◆ **CHALLENGE**: Please copy out the lines of the records below, word for word, starting with the line that contains "Taking a look" and continuing through the final line of the records, both included.

Spatial question records
###

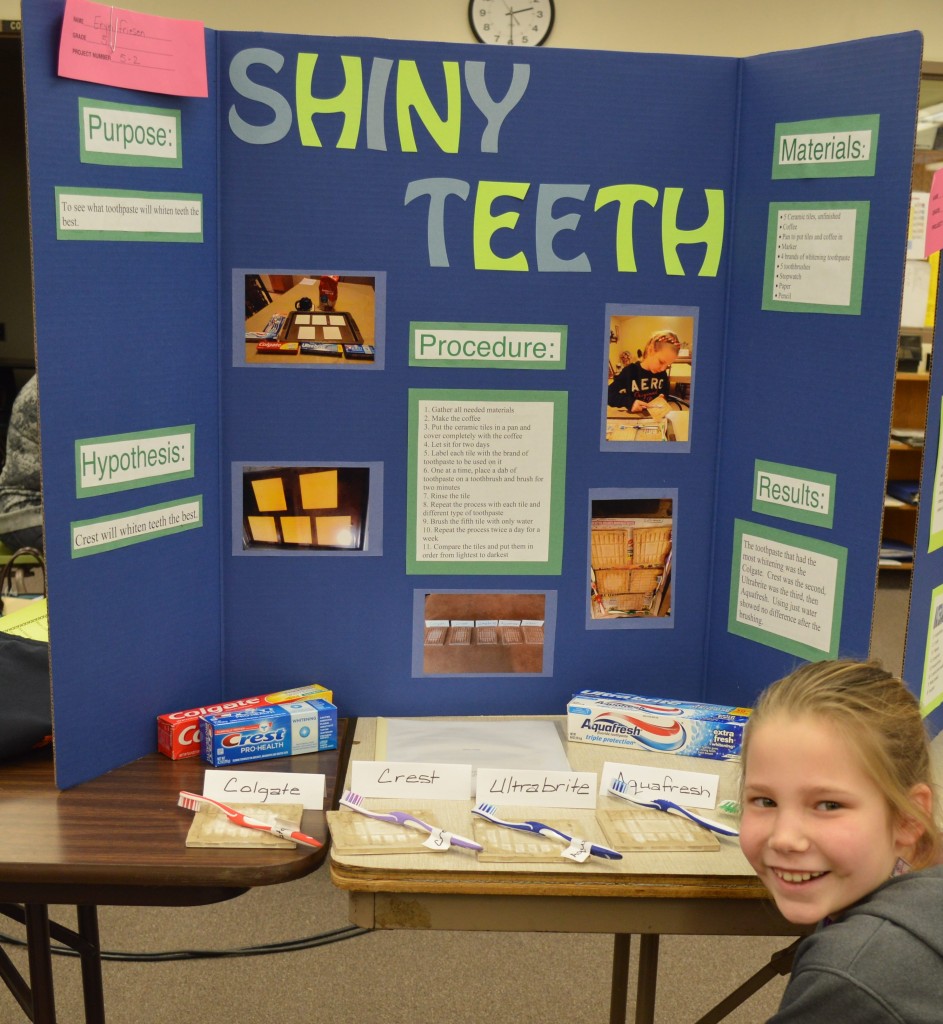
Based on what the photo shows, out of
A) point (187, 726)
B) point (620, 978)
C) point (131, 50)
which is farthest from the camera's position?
point (620, 978)

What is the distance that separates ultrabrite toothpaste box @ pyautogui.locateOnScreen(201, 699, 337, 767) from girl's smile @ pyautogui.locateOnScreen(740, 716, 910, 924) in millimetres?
621

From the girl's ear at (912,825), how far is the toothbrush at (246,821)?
0.60m

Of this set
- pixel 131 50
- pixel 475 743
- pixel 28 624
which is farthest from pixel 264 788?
pixel 131 50

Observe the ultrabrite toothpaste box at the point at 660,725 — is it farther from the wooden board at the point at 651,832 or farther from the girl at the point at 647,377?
the girl at the point at 647,377

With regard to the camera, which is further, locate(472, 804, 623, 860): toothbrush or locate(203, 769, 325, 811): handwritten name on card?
locate(203, 769, 325, 811): handwritten name on card

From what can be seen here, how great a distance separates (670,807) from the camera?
1.31 meters

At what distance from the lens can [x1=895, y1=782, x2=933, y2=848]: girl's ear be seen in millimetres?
1058

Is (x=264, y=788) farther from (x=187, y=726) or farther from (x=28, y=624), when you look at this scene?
(x=28, y=624)

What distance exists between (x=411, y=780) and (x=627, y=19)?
4957mm

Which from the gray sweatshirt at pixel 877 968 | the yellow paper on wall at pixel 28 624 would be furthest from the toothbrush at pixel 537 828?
the yellow paper on wall at pixel 28 624

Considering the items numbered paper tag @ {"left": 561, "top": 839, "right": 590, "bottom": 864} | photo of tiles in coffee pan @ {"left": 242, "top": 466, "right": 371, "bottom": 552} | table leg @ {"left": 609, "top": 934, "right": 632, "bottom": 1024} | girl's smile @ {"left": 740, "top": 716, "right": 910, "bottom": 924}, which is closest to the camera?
girl's smile @ {"left": 740, "top": 716, "right": 910, "bottom": 924}

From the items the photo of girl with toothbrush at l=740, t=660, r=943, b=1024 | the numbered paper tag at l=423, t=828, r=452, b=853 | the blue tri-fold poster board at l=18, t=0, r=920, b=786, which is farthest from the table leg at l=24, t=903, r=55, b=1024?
the photo of girl with toothbrush at l=740, t=660, r=943, b=1024

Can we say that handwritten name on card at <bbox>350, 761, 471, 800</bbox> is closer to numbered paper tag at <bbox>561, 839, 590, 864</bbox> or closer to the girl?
numbered paper tag at <bbox>561, 839, 590, 864</bbox>

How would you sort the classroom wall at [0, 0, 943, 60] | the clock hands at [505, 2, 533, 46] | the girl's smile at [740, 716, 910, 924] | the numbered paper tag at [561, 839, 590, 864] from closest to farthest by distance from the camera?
the girl's smile at [740, 716, 910, 924] < the numbered paper tag at [561, 839, 590, 864] < the classroom wall at [0, 0, 943, 60] < the clock hands at [505, 2, 533, 46]
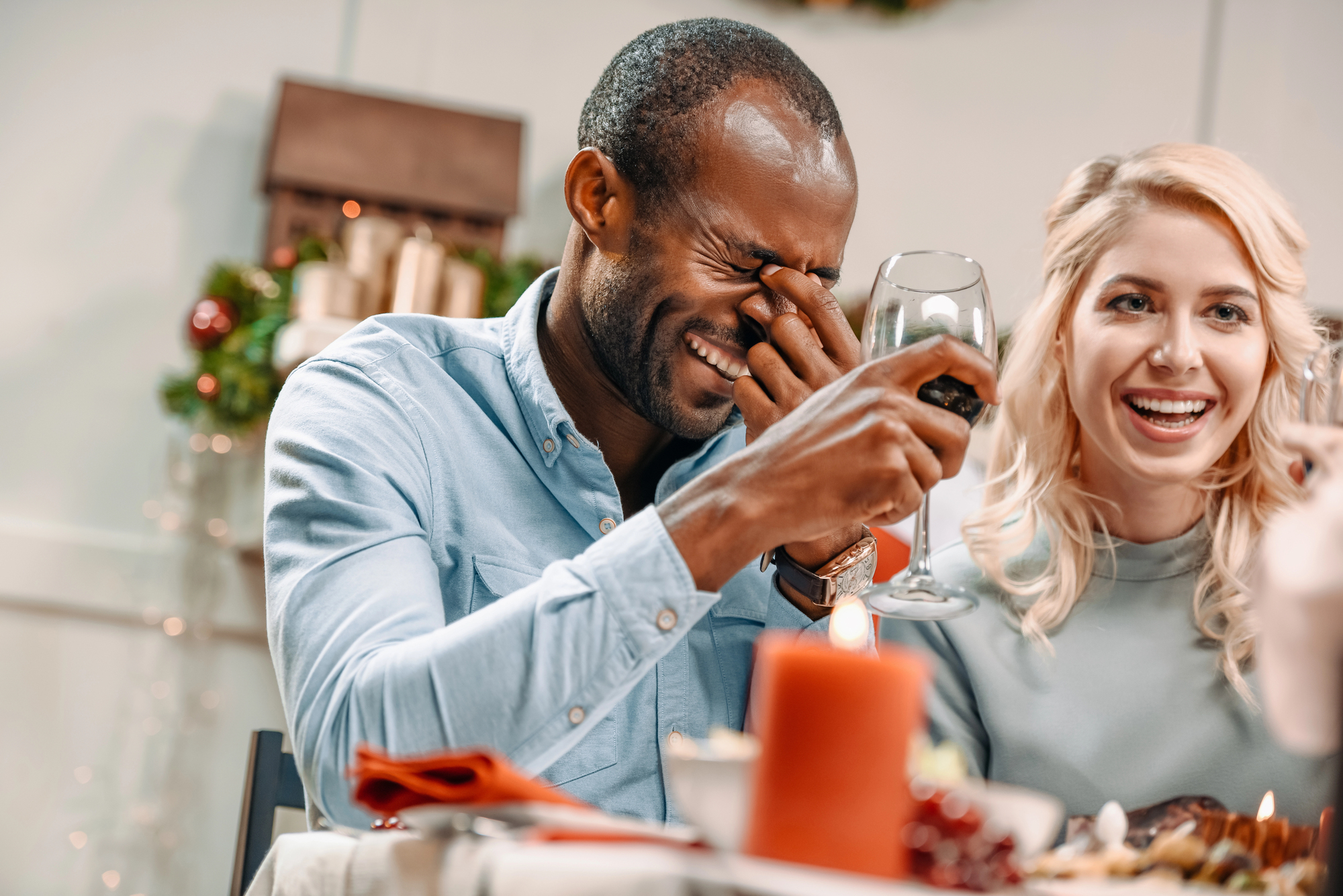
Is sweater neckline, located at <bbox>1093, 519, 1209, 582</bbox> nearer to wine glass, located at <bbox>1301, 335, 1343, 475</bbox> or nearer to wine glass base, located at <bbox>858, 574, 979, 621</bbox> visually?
wine glass base, located at <bbox>858, 574, 979, 621</bbox>

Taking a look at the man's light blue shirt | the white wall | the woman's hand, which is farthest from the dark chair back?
the white wall

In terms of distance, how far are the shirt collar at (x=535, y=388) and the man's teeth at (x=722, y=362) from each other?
3.0 inches

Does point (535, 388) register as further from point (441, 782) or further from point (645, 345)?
point (441, 782)

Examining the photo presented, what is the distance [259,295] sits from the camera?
275 cm

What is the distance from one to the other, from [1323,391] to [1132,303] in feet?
3.14

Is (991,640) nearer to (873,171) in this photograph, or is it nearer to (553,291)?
(553,291)

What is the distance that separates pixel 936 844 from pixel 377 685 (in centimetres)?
47

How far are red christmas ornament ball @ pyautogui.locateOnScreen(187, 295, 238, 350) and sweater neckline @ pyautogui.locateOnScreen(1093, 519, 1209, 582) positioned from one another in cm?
201

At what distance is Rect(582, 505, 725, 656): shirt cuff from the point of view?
→ 0.82 metres

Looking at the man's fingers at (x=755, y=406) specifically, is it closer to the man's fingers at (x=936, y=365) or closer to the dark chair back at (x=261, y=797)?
the man's fingers at (x=936, y=365)

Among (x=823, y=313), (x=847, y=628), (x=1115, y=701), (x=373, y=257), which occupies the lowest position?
(x=1115, y=701)

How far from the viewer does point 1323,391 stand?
628 mm

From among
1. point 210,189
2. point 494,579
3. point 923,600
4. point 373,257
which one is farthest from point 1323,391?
point 210,189

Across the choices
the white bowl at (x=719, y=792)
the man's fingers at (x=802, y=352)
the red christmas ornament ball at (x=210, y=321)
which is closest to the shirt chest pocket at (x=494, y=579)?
the man's fingers at (x=802, y=352)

###

◆ **EXERCISE SOLUTION**:
Taking a look at the man's light blue shirt | the white wall | the woman's hand, which is farthest from the dark chair back?
the white wall

In terms of distance, how far are the shirt collar at (x=535, y=388) and the man's teeth at (x=722, y=362) from each other?
3.0 inches

Does point (535, 388) register as further from point (441, 782) or further from point (645, 345)?
point (441, 782)

Examining the photo presented, what is the distance [259,295] sits from the camera?
275 cm

What is the distance from one to the other, from [1323,391] to [1132,303] in feet?
3.14

Is (991,640) nearer to (873,171) in this photograph, or is it nearer to (553,291)?
(553,291)

What is the distance that separates pixel 936 844 from pixel 377 685 (in centimetres)?
47

How far are red christmas ornament ball @ pyautogui.locateOnScreen(187, 295, 238, 350) and sweater neckline @ pyautogui.locateOnScreen(1093, 519, 1209, 582) positioned from one another in cm?
201

At what distance is Rect(582, 505, 725, 656): shirt cuff from the point of view?
→ 0.82 metres

Looking at the man's fingers at (x=755, y=406) specifically, is it closer to the man's fingers at (x=936, y=365) or closer to the dark chair back at (x=261, y=797)?
the man's fingers at (x=936, y=365)

Among (x=823, y=313), (x=847, y=628), (x=1115, y=701), (x=373, y=257), which occupies the lowest position?
(x=1115, y=701)

How far from the viewer does point 1323,391 stand?
628 mm

From among
1. point 210,189
2. point 494,579
3. point 923,600
4. point 373,257
which one is farthest from point 1323,391?
point 210,189

Across the choices
the white bowl at (x=719, y=792)
the man's fingers at (x=802, y=352)
the red christmas ornament ball at (x=210, y=321)
which is closest to the shirt chest pocket at (x=494, y=579)?
the man's fingers at (x=802, y=352)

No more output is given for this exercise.